Are You Getting Older and/or Aging
They are often mistakenly identified as the same thing. As you get older, you age. Duh!
But most of us who’ve gotten older and stayed relatively fit have done so at a slower pace than our peers who’ve aged without taking care to stay fit. Time will still exact its toll, and chronic illnesses or diseases may still strike by virtue of genetics, environment or past activities or inactivities, but the date on your driver’s license may not comport with the state of your body’s well-being.
However, once you start having musculoskeletal issues, the march of time accelerates the decline in function. The reasons: neuromuscular dysfunction and fatty infiltration.
When an injury occurs, inflammation follows. With inflammation comes pain and reduced nerve signaling to the muscles around the injury. Even with continued therapeutic exercises, the muscles around the injury weaken.
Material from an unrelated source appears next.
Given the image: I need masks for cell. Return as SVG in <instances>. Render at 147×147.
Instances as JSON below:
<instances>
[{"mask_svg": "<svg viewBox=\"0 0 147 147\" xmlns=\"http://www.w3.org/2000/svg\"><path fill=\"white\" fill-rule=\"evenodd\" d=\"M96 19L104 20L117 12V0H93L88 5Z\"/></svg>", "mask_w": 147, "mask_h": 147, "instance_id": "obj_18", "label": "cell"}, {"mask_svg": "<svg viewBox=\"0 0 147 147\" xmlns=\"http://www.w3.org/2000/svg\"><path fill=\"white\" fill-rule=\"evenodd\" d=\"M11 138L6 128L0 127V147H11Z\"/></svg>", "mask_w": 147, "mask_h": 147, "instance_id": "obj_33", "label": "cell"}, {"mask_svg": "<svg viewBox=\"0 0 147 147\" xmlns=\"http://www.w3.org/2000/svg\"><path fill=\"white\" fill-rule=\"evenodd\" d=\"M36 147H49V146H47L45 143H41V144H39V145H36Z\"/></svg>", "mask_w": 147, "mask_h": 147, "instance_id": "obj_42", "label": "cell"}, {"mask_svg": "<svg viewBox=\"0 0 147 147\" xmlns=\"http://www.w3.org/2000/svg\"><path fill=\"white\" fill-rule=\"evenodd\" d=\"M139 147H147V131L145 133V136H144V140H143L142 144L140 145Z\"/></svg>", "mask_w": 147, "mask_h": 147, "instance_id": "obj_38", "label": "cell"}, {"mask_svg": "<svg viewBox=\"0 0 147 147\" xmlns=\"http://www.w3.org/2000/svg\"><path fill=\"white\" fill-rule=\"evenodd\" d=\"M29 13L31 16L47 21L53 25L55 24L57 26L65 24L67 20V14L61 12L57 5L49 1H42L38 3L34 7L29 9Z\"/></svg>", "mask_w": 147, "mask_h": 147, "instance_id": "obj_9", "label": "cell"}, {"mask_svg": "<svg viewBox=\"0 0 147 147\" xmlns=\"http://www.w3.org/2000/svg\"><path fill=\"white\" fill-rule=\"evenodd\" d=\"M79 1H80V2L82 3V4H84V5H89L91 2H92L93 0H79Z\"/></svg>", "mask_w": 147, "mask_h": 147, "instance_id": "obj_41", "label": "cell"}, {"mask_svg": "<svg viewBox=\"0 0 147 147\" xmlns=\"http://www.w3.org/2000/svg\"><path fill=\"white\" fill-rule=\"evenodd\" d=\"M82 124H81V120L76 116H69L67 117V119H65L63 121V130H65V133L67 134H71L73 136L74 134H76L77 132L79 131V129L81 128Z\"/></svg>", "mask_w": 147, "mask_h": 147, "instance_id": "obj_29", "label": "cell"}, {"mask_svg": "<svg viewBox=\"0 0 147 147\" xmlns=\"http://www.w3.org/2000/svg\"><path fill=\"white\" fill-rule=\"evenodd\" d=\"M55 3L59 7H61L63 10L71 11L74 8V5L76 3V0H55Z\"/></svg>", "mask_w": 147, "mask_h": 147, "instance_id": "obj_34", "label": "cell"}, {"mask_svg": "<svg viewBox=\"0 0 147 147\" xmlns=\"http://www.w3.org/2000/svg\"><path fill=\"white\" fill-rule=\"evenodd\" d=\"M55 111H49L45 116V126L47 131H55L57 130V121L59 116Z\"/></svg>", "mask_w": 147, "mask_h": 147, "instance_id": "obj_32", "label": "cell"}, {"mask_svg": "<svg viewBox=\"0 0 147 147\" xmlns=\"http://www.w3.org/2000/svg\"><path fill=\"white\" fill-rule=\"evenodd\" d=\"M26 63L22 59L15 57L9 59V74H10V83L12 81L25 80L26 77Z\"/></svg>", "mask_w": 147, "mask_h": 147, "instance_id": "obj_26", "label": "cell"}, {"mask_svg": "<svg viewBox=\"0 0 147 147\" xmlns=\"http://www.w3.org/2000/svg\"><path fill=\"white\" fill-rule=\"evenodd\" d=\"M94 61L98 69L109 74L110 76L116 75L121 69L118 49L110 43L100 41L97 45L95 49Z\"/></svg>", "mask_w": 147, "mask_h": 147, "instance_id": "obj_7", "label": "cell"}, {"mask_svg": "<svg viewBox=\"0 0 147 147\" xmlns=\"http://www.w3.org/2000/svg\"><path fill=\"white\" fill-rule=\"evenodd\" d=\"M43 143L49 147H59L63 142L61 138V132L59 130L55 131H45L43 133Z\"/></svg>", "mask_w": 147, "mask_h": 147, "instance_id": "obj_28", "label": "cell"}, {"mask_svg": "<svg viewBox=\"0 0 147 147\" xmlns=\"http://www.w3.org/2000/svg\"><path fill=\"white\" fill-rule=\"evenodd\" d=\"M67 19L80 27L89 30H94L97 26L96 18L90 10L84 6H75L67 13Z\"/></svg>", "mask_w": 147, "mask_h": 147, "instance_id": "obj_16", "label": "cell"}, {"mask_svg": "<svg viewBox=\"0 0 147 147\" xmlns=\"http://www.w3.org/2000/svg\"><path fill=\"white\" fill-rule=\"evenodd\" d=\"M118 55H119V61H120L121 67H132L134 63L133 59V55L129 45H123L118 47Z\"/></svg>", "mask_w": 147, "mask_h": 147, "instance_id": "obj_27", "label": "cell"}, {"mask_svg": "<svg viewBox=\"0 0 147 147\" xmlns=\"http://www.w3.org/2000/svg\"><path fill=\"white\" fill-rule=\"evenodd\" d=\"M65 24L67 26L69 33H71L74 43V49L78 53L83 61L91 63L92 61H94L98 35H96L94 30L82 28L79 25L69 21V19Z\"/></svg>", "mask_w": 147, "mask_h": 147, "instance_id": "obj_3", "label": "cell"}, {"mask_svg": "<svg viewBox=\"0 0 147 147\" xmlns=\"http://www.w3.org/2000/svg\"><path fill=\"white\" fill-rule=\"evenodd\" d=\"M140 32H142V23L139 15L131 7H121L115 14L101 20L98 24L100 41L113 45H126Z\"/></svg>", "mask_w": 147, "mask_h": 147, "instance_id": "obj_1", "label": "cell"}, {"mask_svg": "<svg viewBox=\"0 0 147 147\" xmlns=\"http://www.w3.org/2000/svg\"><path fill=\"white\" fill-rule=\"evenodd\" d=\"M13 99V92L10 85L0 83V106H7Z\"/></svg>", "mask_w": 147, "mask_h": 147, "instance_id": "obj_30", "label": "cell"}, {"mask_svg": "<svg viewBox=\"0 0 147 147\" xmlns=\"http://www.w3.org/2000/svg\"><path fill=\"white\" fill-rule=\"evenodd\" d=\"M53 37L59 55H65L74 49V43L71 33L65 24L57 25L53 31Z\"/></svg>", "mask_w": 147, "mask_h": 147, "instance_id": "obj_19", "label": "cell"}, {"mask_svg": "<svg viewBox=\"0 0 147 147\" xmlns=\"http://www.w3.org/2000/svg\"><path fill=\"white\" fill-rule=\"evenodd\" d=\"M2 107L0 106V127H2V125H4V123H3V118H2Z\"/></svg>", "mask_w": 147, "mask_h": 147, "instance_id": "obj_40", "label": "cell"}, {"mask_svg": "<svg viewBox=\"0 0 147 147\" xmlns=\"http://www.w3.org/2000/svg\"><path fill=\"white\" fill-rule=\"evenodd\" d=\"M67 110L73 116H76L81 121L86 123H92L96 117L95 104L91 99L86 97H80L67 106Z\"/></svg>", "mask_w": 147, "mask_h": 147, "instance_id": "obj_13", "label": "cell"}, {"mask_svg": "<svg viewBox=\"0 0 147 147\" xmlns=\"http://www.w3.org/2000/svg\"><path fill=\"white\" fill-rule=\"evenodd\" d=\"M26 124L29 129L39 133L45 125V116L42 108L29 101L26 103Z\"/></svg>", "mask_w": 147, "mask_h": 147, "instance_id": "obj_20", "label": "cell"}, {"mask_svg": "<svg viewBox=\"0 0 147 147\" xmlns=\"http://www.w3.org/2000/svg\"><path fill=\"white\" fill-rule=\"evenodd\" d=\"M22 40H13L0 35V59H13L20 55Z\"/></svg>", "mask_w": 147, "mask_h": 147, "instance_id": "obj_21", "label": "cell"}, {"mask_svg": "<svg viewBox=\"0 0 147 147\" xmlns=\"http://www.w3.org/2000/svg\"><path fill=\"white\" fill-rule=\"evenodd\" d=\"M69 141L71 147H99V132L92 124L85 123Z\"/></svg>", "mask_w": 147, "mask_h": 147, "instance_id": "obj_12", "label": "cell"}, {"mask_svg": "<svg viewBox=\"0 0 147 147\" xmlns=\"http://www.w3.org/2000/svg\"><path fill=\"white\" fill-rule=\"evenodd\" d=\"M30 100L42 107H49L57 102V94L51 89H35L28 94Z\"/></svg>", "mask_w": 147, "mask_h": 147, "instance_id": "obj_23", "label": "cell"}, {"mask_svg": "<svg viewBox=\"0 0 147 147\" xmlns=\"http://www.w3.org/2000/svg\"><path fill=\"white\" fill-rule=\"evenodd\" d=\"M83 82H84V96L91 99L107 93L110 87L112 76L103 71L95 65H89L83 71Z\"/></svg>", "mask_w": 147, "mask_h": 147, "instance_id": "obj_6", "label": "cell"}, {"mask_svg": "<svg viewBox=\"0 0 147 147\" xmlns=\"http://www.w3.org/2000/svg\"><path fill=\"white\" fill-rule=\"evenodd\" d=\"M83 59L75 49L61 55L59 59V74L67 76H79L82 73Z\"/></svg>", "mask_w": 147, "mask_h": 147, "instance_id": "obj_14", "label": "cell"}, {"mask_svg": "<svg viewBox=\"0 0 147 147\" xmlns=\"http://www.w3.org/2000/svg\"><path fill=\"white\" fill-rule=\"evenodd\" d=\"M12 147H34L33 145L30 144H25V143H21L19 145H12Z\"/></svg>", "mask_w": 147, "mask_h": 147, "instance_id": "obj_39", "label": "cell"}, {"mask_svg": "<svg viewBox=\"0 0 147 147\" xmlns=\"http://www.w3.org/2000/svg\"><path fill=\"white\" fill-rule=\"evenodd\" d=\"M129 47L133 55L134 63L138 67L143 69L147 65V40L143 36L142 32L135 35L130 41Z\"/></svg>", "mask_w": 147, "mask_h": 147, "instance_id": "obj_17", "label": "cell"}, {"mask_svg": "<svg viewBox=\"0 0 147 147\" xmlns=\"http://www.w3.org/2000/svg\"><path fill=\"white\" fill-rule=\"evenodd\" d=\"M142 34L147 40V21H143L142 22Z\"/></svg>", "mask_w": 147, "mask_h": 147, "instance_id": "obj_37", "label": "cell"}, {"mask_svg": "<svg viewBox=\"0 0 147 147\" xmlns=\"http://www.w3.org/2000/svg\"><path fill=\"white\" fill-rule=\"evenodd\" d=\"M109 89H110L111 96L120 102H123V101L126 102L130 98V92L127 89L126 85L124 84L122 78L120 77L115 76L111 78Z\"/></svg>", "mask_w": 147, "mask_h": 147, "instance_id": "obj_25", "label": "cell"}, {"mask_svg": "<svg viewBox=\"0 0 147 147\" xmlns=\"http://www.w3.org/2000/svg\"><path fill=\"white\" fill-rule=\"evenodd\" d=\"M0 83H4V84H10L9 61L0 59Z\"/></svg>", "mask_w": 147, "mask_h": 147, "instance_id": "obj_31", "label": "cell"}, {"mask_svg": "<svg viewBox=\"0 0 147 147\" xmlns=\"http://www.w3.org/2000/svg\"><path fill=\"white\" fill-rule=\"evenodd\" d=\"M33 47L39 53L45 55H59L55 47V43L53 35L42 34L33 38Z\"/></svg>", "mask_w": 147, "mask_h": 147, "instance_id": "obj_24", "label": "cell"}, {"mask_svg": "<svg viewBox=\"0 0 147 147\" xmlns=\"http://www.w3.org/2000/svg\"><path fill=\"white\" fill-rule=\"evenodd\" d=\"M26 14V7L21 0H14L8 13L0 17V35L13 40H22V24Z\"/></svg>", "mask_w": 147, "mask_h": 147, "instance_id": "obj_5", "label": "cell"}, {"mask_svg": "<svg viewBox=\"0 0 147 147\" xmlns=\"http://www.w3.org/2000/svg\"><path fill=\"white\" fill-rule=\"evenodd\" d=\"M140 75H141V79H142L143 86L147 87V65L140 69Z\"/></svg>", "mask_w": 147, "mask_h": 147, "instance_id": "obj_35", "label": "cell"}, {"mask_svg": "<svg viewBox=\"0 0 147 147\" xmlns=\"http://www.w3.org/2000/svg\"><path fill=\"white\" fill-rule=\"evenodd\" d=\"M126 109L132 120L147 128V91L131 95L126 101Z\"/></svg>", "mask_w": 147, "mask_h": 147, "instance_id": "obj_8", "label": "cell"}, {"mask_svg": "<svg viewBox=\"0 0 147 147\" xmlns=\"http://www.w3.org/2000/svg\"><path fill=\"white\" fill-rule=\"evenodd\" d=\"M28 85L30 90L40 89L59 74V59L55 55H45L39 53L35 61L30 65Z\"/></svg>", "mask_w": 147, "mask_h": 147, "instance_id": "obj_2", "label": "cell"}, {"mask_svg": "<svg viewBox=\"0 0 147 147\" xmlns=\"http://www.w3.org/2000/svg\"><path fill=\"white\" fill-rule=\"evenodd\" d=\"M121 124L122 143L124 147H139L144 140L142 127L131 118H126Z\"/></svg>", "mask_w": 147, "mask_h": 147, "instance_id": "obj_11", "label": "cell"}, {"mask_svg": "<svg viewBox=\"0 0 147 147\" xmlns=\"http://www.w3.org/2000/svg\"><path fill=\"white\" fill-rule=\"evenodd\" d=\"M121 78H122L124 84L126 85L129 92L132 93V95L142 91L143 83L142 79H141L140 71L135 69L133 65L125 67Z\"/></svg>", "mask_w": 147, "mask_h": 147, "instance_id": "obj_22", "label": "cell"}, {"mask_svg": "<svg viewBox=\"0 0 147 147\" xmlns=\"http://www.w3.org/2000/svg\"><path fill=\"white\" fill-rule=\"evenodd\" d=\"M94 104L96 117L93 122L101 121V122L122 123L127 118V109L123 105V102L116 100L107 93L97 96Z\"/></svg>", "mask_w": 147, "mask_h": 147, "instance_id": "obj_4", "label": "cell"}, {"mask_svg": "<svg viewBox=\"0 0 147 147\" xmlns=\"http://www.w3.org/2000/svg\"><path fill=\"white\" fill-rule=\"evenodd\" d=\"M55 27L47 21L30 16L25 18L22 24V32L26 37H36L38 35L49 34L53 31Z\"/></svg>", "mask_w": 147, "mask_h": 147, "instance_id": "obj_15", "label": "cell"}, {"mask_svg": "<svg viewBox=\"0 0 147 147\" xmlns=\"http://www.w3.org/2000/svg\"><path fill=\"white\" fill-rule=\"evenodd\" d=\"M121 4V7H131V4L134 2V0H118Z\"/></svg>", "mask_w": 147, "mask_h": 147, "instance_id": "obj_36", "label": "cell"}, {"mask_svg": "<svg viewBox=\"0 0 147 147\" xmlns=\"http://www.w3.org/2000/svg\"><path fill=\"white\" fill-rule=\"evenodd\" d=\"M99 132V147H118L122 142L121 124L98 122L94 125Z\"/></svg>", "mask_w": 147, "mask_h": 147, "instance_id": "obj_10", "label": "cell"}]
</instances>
This happens in athletes who tear and get surgery for an anterior cruciate ligament or middle-aged people who get a joint replacement: it can take up to a year, or longer for the replacement candidate, to restore size and strength of the muscles (especially the quadriceps.)
Fatty infiltration, scary as it sounds, is more disconcerting. With new non-invasive technologies and better scanning techniques, scientists are homing in on what happens to muscle as it ages. Like marbled steak, we all have some fat surrounding muscle tissue. Those who are overweight obviously have more fat weaving through their muscles (and organs, I might add.) But studies have shown that injured muscle has more fatty infiltration than uninjured muscle even on the same person.
And getting older increases it even more.
A recent study in the Journal of Orthopaedic and Sports Physical Therapy (March 2017) showed that older folks with and without low back pain have a muscle-to-fat ratio in the small supportive muscles of the spine (multifidi) that was very similar. The ones with low back pain had slightly less muscle relative to fat. Though, the ones with pain had smaller erector spinae muscles. Yet it was found that about 54% of older adult trunk muscle size was fat, with women and injured folks having less muscle overall.
What does all this mean? It means not only does injury and pain cause muscle to diminish in size and strength; it also causes it to diminish in functional quality. Aging is like an injury in the same way: it comes along with more fatty infiltration, smaller, weaker and less-responsive-to-stimuli muscles. That’s even without pain.
Obviously long-term resistance training is one piece of the slow-aging process. You can’t stop getting older (unless, of course, you die sooner) but you can slow down aging. That’s the beauty of consistent and regular exercise.